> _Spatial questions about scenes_
= = = = =

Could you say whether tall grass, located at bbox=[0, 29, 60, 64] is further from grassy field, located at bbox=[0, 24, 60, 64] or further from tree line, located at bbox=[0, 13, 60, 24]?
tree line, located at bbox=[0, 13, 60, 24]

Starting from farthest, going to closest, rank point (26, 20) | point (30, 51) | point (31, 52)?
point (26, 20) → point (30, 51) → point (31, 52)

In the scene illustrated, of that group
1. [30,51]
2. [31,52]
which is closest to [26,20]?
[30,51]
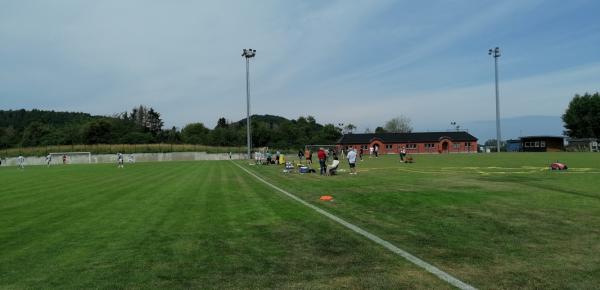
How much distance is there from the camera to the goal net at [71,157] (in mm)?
78012

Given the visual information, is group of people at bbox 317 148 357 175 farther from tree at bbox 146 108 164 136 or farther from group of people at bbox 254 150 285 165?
tree at bbox 146 108 164 136

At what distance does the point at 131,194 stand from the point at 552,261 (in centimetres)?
1467

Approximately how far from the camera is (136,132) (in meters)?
129

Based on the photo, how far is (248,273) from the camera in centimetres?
596

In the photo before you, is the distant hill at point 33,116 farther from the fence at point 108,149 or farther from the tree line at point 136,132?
the fence at point 108,149

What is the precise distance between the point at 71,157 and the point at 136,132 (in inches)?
1971

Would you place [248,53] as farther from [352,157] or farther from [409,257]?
[409,257]

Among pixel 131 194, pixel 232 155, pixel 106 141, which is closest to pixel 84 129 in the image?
pixel 106 141

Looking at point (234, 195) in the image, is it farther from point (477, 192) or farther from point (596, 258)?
point (596, 258)

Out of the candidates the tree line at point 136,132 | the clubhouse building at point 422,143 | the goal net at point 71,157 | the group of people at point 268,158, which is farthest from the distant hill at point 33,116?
the group of people at point 268,158

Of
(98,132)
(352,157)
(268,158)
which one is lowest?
(268,158)

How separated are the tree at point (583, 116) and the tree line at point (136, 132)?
63658 mm

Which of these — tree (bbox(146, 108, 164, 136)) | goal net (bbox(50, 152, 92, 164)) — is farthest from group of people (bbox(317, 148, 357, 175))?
tree (bbox(146, 108, 164, 136))

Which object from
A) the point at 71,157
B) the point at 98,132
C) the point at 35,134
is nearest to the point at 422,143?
the point at 71,157
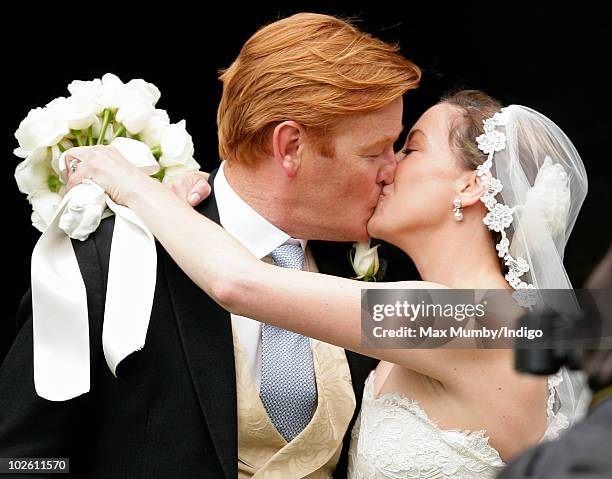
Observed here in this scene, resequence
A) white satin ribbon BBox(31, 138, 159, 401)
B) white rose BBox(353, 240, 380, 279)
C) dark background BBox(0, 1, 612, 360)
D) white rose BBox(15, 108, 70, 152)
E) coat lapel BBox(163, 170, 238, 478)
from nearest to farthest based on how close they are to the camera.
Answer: white satin ribbon BBox(31, 138, 159, 401) → coat lapel BBox(163, 170, 238, 478) → white rose BBox(15, 108, 70, 152) → white rose BBox(353, 240, 380, 279) → dark background BBox(0, 1, 612, 360)

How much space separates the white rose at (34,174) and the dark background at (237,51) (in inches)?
103

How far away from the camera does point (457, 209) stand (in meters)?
2.95

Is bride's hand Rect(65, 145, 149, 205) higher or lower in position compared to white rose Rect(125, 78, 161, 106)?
lower

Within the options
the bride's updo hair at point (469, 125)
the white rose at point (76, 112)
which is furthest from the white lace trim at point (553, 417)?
the white rose at point (76, 112)

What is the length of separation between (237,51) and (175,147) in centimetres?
272

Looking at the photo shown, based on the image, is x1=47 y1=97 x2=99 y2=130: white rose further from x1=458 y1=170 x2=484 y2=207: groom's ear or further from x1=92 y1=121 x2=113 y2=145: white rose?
x1=458 y1=170 x2=484 y2=207: groom's ear

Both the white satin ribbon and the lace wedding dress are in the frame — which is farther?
the lace wedding dress

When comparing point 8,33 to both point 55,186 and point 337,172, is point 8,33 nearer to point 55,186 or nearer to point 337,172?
point 55,186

= = = = =

> _Task description_
Reproduce the material word for word, from the line containing "Looking at point" through the line containing "Answer: white satin", and leave the pictures out.

> _Response_
Looking at point (234, 195) in the image, is it farther from point (477, 192) or farther from point (596, 258)?
point (596, 258)

Out of the candidates the tree line at point 136,132 | the clubhouse building at point 422,143 | the goal net at point 71,157 | the group of people at point 268,158, which is farthest from the distant hill at point 33,116?
the group of people at point 268,158

Of
(98,132)
(352,157)
(268,158)
which one is lowest?
(268,158)

How separated are the tree at point (583, 116) and the tree line at point (136, 132)?
63658 mm

Which of these — tree (bbox(146, 108, 164, 136)) | goal net (bbox(50, 152, 92, 164)) — is farthest from group of people (bbox(317, 148, 357, 175))?
tree (bbox(146, 108, 164, 136))

Which object from
A) the point at 71,157
B) the point at 98,132
C) the point at 35,134
is nearest to the point at 422,143?
the point at 71,157
Observed here in this scene, resequence
A) white satin ribbon BBox(31, 138, 159, 401)
B) white rose BBox(353, 240, 380, 279)
C) dark background BBox(0, 1, 612, 360)
D) white rose BBox(15, 108, 70, 152)
E) coat lapel BBox(163, 170, 238, 478)
from nearest to farthest based on how close they are to the camera.
Answer: white satin ribbon BBox(31, 138, 159, 401) → coat lapel BBox(163, 170, 238, 478) → white rose BBox(15, 108, 70, 152) → white rose BBox(353, 240, 380, 279) → dark background BBox(0, 1, 612, 360)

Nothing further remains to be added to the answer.